Update 7/17 at 7:40 pm
Five people dove into the Atlantic to escape a boat fire 18 miles south of Nomans Land on Sunday. They were rescued by a nearby boat, the U.S. Coast Guard reported. A good Samaritan radioed to watchstanders at Coast Guard Sector Southeastern at about 10 am, reporting the 32-foot recreational boat Finale out of Falmouth had caught fire, and he rescued the people who were aboard, according to a Coast Guard press release. A Station Menemsha 47-foot motor lifeboat crew launched in response. They arrived on scene and reported the five people to be in good health, and the Finale capsized.
The five people transferred to the Coast Guard boat, and were brought back to Woods Hole, where family was waiting to bring them home.
The charred shell of the Finale was towed just off Lake Tashmoo by Tow Boat US-Falmouth, where it was hauled onto the RM Packer Co. barge Innovator on the morning of July 17, Mark Brown of Tow Boat US told The Times. It was subsequently barged to the R.M. Packer Co. terminal and craned ashore.
The cause of the fire is not yet known.
The Finale is the most recent in a spate of boat fires in Vineyard and surrounding waters. The Governor caught fire on June 2 at the Steamship Authority terminal in Vineyard Haven; the Witch of Endor caught fire on June 6 at its mooring in Vineyard Haven Harbor; the Charlotte Anne caught fire on June 23 at a Lake Tashmoo pier; the Stinger and the Sundowner caught fire on July 5 while rafted together at anchor in Lagoon Pond (the remains of the Sundowner later reignited ashore on July 12 while awaiting inspection at the R.M. Packer Co. terminal) and the Best Revenge 5 caught fire on July 11 while docked in Falmouth Harbor.
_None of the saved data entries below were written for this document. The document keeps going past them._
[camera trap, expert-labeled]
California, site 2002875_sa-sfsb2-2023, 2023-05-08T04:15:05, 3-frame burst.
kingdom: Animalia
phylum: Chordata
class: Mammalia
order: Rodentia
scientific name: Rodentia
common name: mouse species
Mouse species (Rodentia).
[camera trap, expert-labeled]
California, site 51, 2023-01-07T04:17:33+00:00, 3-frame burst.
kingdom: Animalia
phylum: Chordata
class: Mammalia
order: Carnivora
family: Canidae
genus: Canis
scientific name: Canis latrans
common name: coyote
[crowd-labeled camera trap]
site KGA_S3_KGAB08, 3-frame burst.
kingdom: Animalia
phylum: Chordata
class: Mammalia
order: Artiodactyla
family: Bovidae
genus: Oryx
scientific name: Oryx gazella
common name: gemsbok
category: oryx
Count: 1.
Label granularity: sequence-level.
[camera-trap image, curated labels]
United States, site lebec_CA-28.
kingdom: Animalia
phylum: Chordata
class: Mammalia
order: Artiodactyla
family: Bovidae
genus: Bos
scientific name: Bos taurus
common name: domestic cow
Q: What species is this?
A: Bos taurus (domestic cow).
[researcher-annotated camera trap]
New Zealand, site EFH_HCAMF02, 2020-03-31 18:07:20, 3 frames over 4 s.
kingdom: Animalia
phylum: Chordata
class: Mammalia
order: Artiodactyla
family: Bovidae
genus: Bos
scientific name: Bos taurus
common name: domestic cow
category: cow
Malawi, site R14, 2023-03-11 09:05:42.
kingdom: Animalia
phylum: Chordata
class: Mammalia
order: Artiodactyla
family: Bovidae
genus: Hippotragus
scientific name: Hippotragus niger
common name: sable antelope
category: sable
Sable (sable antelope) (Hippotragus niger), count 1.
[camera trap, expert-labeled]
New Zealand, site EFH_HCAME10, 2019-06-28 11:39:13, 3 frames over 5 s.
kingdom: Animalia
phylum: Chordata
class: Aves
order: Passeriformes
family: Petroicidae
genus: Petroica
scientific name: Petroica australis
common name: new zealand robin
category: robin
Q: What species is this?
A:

Mr. Brown said he sees no connection between the fires, and described them as “all coincidental.” And added, enough is enough. “I’m tired of smelling burnt fiberglass,” he said.
“It may seem that we have had an unusual number of boat fires this summer, but
I don’t think we have,” Senior Chief Rob Riemer, officer in charge at Coast Guard Station Menemsha, wrote in an e-mail to The Times. “It’s all relative — when you have maybe one or two a year and then all of a sudden you have three or four, it seems like a lot. I will say that overall boating traffic seems to be increasing. You have a lot of people that maybe haven’t used their boats out on the water — boats that sit dormant on trailers, moorings, or on boat stands tend to develop problems. Wiring degrades, fuel goes bad, rubber hoses rot; these things cause problems. Proper servicing of boats that have been dormant is highly recommended; regular servicing of boats in operation is just good practice.
“Some accidents are hard to avoid; bad things sometimes happen. It is always a good idea to do everything you can to ensure your boat is seaworthy and avoid problems if possible.”
Senior Chief Riemer added that having a well-maintained fire extinguisher aboard can make the difference when a fire is in its early stages, as an extinguisher can snuff it out before it becomes uncontrollable.
Editor’s note: Updated with more details on the recovery of the Finale.